Murkowski addresses a whole range of concerns — from the lack of proposed labeling for consumers, to the possibility of the fish’s escape and takeover of Alaska fisheries, to potential competition for Alaska’s giant seafood industry — in this video of her statement on the Senate floor. Unfortunately, the Senate rejected the amendment 46 to 50 shortly after it was announced.
But even if Murkowski’s amendment had managed to slow down the approval process, that might have simply meant that another country would beat us to the punch in approving the first genetically engineered animal.
A New York Times article that ran last week — and was ostensibly a profile of AquaBounty’s largest shareholder, a man named Kakha Bendukidze — addressed these larger questions:
While opponents would cheer the company’s demise, some scientists and biotechnology executives say that if transgenic animals cannot win approval in the United States, then the nation will lose its lead in animal biotechnology as work moves elsewhere. Scientists in China, in particular, are trying to develop livestock that is resistant to mad cow and foot and mouth diseases, sheep with high yields of wool, and pigs and cows with healthy omega 3 fatty acids in their meat.
In October, an article in Talking Points Memo about AquAdvantage salmon suggested a similar reality. “As many as 16 applications for transgenic fish may be under review throughout the world, mostly in Asia, although none are known to be yet approved,” it read.
And the Times’ profile of Bendukidze is an important piece of the puzzle in itself.
AquaBounty’s largest shareholder (with 48 percent ownership) is also the former economics minister of the nation of Georgia and a “corporate raider” with ties to the oil industry. According to the article, Bendukidze invested in aquaculture as a way to diversify his portfolio, and sees genetic engineering as merely a means to reduce feed costs and increase profit (by growing more fish faster).

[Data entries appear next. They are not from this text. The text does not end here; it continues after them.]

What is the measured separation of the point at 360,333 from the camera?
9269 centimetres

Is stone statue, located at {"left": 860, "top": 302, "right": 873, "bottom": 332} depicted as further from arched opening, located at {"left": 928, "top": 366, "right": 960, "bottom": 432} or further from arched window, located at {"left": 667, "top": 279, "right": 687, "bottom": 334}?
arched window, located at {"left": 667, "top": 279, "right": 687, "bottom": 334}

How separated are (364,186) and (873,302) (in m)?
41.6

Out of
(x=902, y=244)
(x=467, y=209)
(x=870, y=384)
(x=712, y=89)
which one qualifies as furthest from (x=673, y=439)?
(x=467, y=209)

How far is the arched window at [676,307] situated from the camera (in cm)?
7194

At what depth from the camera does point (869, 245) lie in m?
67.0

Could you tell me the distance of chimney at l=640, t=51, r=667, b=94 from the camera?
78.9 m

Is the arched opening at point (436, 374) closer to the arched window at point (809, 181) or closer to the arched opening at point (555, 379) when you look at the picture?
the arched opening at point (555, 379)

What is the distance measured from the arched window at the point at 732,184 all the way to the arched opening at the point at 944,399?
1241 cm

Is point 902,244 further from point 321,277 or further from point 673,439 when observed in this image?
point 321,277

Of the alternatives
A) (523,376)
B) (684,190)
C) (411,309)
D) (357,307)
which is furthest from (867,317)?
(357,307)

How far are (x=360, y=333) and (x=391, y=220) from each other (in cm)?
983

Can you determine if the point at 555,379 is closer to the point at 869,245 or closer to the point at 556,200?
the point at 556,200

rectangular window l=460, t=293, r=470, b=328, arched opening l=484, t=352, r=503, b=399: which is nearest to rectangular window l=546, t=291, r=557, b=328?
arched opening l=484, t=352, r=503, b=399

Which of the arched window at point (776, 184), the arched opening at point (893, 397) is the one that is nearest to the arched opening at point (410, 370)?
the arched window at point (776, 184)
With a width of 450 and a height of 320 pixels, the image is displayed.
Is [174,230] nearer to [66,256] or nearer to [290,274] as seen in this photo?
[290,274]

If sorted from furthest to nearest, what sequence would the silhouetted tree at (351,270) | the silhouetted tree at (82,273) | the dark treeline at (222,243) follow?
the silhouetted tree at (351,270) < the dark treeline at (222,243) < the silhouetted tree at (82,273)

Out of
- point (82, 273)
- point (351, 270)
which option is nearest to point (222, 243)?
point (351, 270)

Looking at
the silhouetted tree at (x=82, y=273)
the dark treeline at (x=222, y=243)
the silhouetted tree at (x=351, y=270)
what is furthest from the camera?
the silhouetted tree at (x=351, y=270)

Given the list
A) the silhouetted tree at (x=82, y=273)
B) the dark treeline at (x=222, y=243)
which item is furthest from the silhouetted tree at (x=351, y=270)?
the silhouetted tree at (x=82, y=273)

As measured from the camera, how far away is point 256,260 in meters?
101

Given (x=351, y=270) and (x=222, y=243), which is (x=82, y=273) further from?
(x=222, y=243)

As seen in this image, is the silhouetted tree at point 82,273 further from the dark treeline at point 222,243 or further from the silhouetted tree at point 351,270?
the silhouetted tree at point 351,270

Which brings me to an 2011 essay by Four Fish author Paul Greenberg about the pitfalls of genetically engineered salmon. In it he wrote:
Should salmon farming come to be dominated by the AquAdvantage fish, farmers could become dependent on a single company for their stock, just as soy, corn, and wheat farmers must now rely on large multinationals like Monsanto to provide seed for their fields year in and year out. AquaBounty will literally own salmon farming. [my emphasis]
And he’s right. While it certainly appears that the same power- and profit-hungry magnates who have for generations sent ships out into the sea to mercilessly raid it for wild seafood are now doing much the same with aquaculture, there is something different about the way this new kind of ownership is shaping the food supply. And you don’t have to be concerned by the idea of genetic engineering itself (although many of us are) to see the chilling effects such ownership will have — in the U.S. and abroad.